Sonuç olarak yaratıcısız bir dünyanın, Rabb adına ortaklıkla yönetilen bir dünyadan farkı olmadığı pratik gerçekliği, insanlık önünde apaçık ortada iken ve insanlık bir çıkış yolu arar iken, seküler yaşam biçiminin insanlığa sunmuş, olduğu boşluk ve zulümden başka bir şey olmadığı gerçeği canlı bir şekilde ortada iken, iblis ve avaneleri tekrardan Rabb adına, köhneleşmiş hayallerini tekrar sahneye çıkararak pagan yaşam biçimini insanlığın önüne kurtuluş yolu olarak sunmak istemektedir.

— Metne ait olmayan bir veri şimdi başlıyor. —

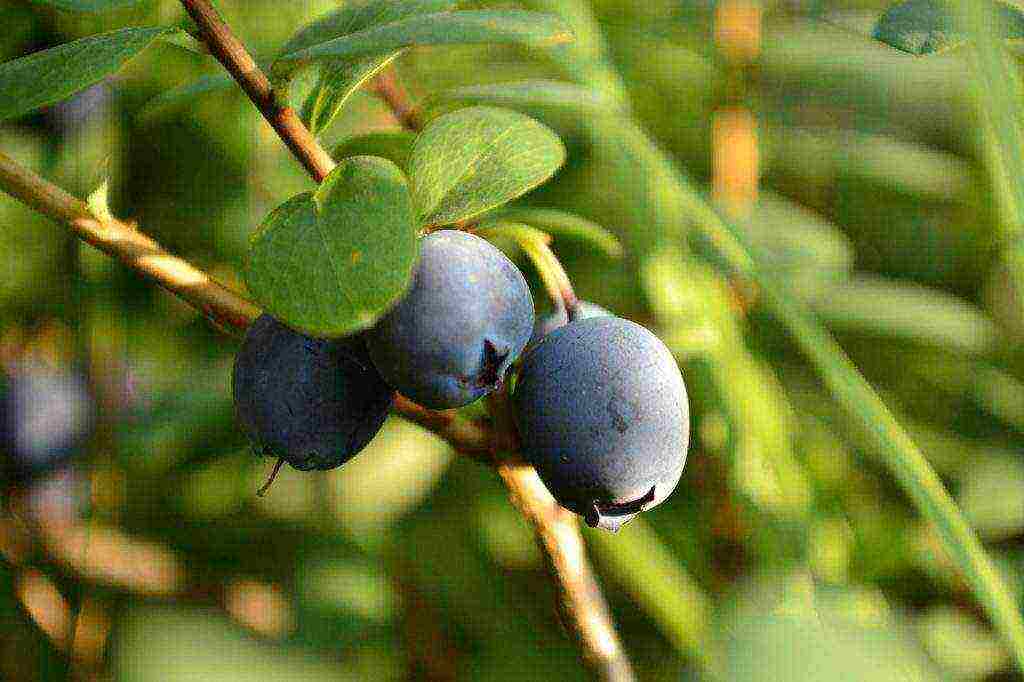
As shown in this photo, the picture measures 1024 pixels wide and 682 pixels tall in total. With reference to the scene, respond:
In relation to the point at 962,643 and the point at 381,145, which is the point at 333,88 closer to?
the point at 381,145

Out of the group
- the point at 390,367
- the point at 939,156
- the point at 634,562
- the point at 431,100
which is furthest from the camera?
the point at 939,156

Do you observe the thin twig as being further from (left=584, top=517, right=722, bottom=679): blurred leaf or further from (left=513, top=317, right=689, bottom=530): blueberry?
(left=584, top=517, right=722, bottom=679): blurred leaf

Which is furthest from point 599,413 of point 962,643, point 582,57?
point 962,643

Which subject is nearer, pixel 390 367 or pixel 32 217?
pixel 390 367

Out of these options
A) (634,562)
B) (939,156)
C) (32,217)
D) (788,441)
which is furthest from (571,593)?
(939,156)

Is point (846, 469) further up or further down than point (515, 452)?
further down

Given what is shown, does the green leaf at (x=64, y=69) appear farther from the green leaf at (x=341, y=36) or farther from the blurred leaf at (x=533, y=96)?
the blurred leaf at (x=533, y=96)

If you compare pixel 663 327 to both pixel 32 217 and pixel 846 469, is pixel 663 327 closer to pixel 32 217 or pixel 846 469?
pixel 846 469
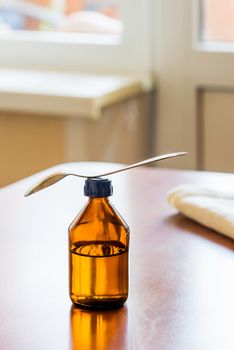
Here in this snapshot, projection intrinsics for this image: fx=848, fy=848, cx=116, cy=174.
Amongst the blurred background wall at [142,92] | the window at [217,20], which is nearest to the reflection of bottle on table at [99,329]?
the blurred background wall at [142,92]

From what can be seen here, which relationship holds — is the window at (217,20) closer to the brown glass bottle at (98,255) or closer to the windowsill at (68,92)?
the windowsill at (68,92)

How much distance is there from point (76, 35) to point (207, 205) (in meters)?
1.55

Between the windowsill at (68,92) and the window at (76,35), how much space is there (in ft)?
0.26

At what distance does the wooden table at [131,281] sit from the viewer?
0.89m

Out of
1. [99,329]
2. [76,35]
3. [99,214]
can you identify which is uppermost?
[76,35]

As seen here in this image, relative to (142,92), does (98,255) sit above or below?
below

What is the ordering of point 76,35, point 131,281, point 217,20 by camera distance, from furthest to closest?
1. point 76,35
2. point 217,20
3. point 131,281

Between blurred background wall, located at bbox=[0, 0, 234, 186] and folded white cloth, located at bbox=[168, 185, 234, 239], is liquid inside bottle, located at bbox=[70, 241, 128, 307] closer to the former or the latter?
Answer: folded white cloth, located at bbox=[168, 185, 234, 239]

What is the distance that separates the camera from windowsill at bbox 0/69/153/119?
2.30 metres

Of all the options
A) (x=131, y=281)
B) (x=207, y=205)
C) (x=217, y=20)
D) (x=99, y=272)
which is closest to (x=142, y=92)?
(x=217, y=20)

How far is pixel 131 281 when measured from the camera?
1.04 m

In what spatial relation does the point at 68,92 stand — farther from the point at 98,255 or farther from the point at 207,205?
the point at 98,255

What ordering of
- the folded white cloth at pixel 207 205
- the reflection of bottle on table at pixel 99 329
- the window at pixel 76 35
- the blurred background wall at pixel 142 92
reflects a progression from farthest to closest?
the window at pixel 76 35
the blurred background wall at pixel 142 92
the folded white cloth at pixel 207 205
the reflection of bottle on table at pixel 99 329

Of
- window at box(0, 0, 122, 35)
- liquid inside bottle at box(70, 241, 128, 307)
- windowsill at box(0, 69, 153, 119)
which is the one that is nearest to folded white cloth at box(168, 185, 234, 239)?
liquid inside bottle at box(70, 241, 128, 307)
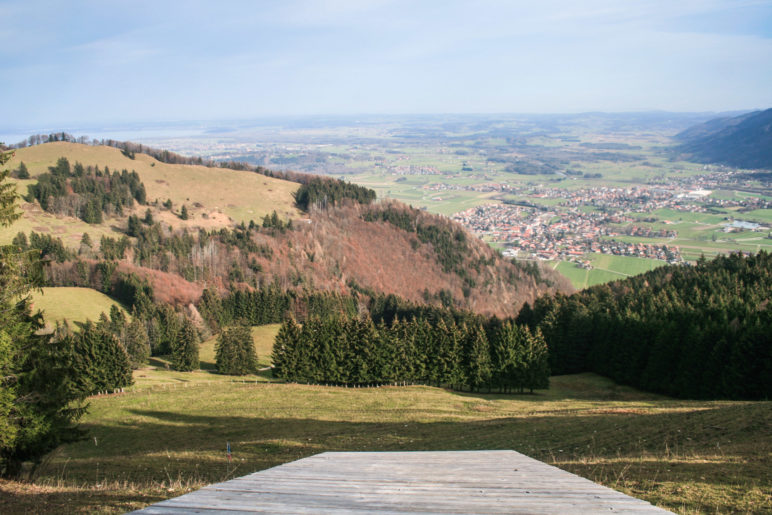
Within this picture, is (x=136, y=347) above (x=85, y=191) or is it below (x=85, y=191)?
below

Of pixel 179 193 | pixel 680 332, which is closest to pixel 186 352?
pixel 680 332

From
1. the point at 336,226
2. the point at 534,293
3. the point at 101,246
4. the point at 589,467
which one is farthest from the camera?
the point at 336,226

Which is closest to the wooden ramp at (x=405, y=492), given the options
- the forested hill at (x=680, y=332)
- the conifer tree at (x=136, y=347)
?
the forested hill at (x=680, y=332)

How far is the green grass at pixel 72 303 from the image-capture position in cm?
9238

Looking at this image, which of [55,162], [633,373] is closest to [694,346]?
[633,373]

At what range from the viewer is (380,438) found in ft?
95.0

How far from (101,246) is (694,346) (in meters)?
141

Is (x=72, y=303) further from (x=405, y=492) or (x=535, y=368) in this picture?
(x=405, y=492)

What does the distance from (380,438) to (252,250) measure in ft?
442

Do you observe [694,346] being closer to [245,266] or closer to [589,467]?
[589,467]

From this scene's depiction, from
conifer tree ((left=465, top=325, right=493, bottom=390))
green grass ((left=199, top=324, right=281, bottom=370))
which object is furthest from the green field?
conifer tree ((left=465, top=325, right=493, bottom=390))

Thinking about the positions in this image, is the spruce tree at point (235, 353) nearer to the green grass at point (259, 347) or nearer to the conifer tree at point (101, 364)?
the green grass at point (259, 347)

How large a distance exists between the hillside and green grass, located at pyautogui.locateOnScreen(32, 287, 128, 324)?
864cm

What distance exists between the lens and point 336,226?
19275 cm
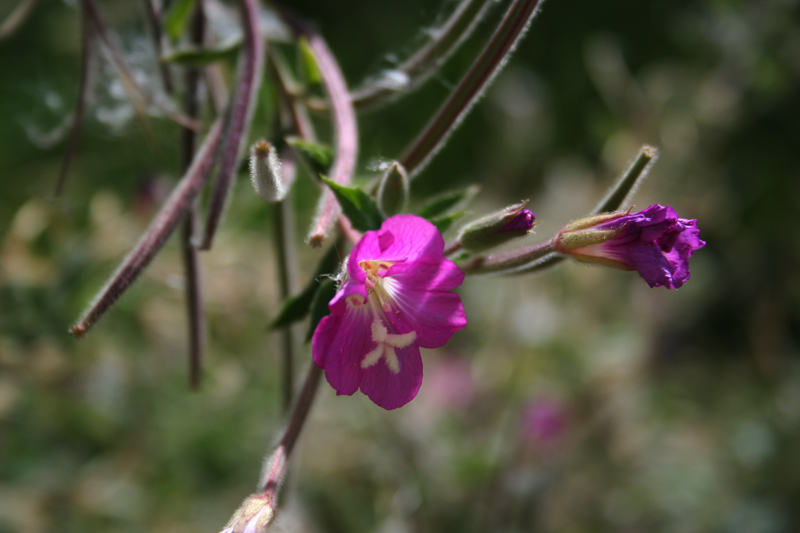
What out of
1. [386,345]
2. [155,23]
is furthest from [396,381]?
[155,23]

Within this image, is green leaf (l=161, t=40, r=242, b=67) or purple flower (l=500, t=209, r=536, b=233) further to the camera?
green leaf (l=161, t=40, r=242, b=67)

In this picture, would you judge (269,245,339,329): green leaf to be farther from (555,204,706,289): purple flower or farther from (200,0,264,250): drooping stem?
(555,204,706,289): purple flower

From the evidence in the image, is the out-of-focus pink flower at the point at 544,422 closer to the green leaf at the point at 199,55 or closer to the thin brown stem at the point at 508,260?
the thin brown stem at the point at 508,260

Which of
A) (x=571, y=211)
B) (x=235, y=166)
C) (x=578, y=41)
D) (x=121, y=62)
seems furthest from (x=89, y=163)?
(x=578, y=41)

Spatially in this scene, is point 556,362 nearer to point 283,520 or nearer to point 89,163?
point 283,520

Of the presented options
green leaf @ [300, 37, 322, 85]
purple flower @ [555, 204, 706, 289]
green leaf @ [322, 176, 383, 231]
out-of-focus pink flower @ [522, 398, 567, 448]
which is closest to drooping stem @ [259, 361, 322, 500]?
green leaf @ [322, 176, 383, 231]

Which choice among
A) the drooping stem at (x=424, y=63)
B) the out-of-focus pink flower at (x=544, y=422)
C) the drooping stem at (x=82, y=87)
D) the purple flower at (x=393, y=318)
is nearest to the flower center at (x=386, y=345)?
the purple flower at (x=393, y=318)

Bunu yaparlarken de bu sefer sadece Hristiyan alemindeki teslis inancını kullanarak değil, onu merkeze alarak, kısacası abi olarak, aynı zamanda İslam aleminin putperestlerini ve Yahudi aleminin Ortodokslarını da yanlarına alarak, toplumlar üzerinde bu değişimi yapmak istemektedirler.

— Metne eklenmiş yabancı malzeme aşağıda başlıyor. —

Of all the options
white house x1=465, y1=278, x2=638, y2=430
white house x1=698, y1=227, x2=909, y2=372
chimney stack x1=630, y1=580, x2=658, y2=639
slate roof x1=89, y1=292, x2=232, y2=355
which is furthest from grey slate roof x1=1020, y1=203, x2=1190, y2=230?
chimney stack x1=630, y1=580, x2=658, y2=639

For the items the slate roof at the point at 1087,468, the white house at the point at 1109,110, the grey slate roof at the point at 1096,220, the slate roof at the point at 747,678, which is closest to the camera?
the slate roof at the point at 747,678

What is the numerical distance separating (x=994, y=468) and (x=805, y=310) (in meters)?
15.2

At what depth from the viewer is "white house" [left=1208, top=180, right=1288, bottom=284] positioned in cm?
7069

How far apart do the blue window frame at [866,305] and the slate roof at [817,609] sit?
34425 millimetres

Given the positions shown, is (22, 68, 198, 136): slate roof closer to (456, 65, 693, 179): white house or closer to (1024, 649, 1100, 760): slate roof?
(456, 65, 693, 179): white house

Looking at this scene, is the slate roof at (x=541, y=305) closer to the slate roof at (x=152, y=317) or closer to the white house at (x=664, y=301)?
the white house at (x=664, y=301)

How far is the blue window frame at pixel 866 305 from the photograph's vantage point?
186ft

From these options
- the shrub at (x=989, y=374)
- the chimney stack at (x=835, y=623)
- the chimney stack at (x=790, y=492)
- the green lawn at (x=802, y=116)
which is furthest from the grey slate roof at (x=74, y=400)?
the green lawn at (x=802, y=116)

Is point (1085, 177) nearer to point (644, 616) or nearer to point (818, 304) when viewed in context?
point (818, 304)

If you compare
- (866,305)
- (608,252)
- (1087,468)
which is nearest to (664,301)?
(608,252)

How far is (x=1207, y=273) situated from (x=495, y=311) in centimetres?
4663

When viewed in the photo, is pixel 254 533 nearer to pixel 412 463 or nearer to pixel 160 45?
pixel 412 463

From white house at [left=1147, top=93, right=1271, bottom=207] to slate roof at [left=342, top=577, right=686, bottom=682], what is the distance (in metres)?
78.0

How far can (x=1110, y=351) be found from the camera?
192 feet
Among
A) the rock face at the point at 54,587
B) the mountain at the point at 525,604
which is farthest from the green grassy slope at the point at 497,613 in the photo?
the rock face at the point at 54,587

Ve işin garip tarafı, bunu zorla yapmak istemektedirler, ölümü göstererek, bizleri sıtmaya razı etmek istemektedirler.
Çünkü insanlık artık palavralara kulak asmıyor ve içi boş hamasetlere inanmıyor.
Tüm bu güç oluşumları ile beraber aldatmacalar ve hileler ile Pavlus tekrar tarih sahnesinde yer alarak otoritesini ilan etmek istemektedir.
Tanısızlığa hayır ortaklığa evet diyerek.
Son yıllarda yaşanan onca acının ve ıstırabın, kahpece davranışların, hiç bir şekilde vicdana sığmayan hukuksuzlukların, insanlık dışı davranışların ve çatışmaların temelinde yatan gerçek budur.
Onlar istiyorlar ki; yeryüzünün otoritesi tekrar ve yeniden paganların ve putperestlerin eline geçsin.
Onun içindir ki, Pavlus’un tekrar dirilmesi gerekiyor.
Bunu ise tarihin bizlere bırakmış olduğu kalıntıların arasından tüm yeryüzüne ilanı ile gerçekleştirmek istiyorlar.
Onu, son kez ve ölümsüz hale büründürmek istiyorlar, bunun emarelerini yaşanılan olayların detaylarında gören gözler ve işiten kulaklar için sorunsuz ve kusursuz bir şekilde görmekteyiz.
Bir sonraki ve bu konu ile ilgili son makalemde, bu emareleri somut olarak ortaya koyacak ve bizim almamız gereken duruşu tarif etmeye çalışacağım.